#### [SEITENAUSZUG]
▶
Was ist Antibiotikaresistenz?

Werden Bakterien mit einem Antibiotikum konfrontiert, können sie Mechanismen entwickeln, mit denen sie gegen das Medikament unempfindlich werden. Ursachen dafür können neben einer Unterdosierung auch eine zu kurze Behandlungsdauer oder der Einsatz eines für die entsprechende Infektion nicht geeigneten Medikamentes sein. Besonders gefährlich ist ausserdem der Mechanismus der infektiösen Resistenz: Resistente Bakterien können Teile ihrer Erbsubstanz, welche für die Resistenz verantwortlich sind, an andere (zuvor nicht-resistente Bakterien) weitergeben. Bei diesen Keimen sind nun die entsprechenden Antibiotika ebenfalls wirkungslos.
◀
#### [DATENTEIL]
▶
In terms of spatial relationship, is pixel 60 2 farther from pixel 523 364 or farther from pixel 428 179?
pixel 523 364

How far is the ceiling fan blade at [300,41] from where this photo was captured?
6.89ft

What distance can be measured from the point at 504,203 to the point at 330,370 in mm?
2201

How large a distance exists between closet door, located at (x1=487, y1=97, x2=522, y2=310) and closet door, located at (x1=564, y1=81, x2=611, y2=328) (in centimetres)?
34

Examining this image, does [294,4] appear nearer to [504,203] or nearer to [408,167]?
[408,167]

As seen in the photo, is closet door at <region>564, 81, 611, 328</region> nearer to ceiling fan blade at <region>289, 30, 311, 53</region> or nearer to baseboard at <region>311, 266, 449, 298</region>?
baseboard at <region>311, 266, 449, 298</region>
◀
▶
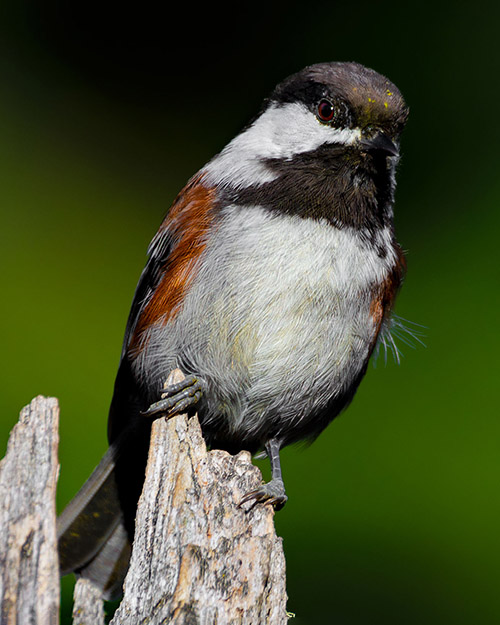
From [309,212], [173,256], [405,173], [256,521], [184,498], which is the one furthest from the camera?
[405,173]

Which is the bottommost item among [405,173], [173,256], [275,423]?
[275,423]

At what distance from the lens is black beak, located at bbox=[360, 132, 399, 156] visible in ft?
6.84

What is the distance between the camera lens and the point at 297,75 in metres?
◀
▶
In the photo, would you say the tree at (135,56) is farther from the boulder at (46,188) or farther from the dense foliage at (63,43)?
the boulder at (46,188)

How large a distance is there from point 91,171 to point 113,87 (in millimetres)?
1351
◀
#### [AUFGABENSTELLUNG]
Fassen Sie den Seitenauszug in zwei Sätzen zusammen.

#### [ERLEDIGTE AUFGABE]
Bakterien können gegen ein Antibiotikum unempfindlich werden, etwa durch Unterdosierung, eine zu kurze Behandlungsdauer oder ein für die Infektion ungeeignetes Medikament. Besonders gefährlich ist die infektiöse Resistenz: Resistente Bakterien geben die dafür verantwortlichen Teile ihrer Erbsubstanz an andere Bakterien weiter, bei denen die Antibiotika dann ebenfalls wirkungslos sind.